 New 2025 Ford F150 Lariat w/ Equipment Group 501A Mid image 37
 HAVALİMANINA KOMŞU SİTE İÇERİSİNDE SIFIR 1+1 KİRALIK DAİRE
==
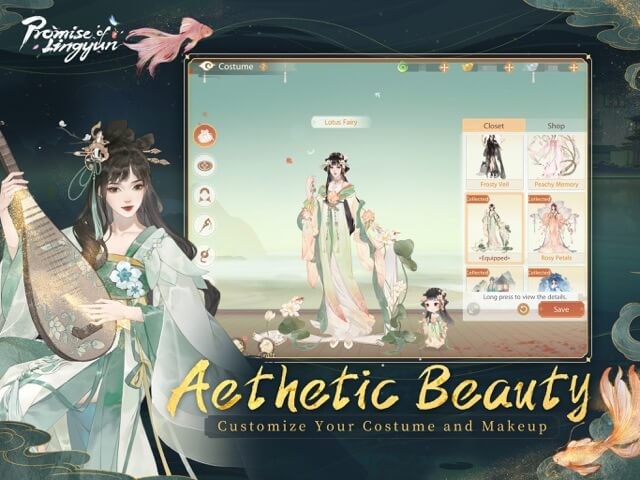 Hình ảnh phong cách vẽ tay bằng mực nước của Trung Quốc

> Your goal: Only the lines above starting at the line that holds "New 2025 Ford" and ending at the line that holds "HAVALİMANINA KOMŞU SİTE" are to be repeated, exactly and in full.

> Task output:
 New 2025 Ford F150 Lariat w/ Equipment Group 501A Mid image 37
 HAVALİMANINA KOMŞU SİTE İÇERİSİNDE SIFIR 1+1 KİRALIK DAİRE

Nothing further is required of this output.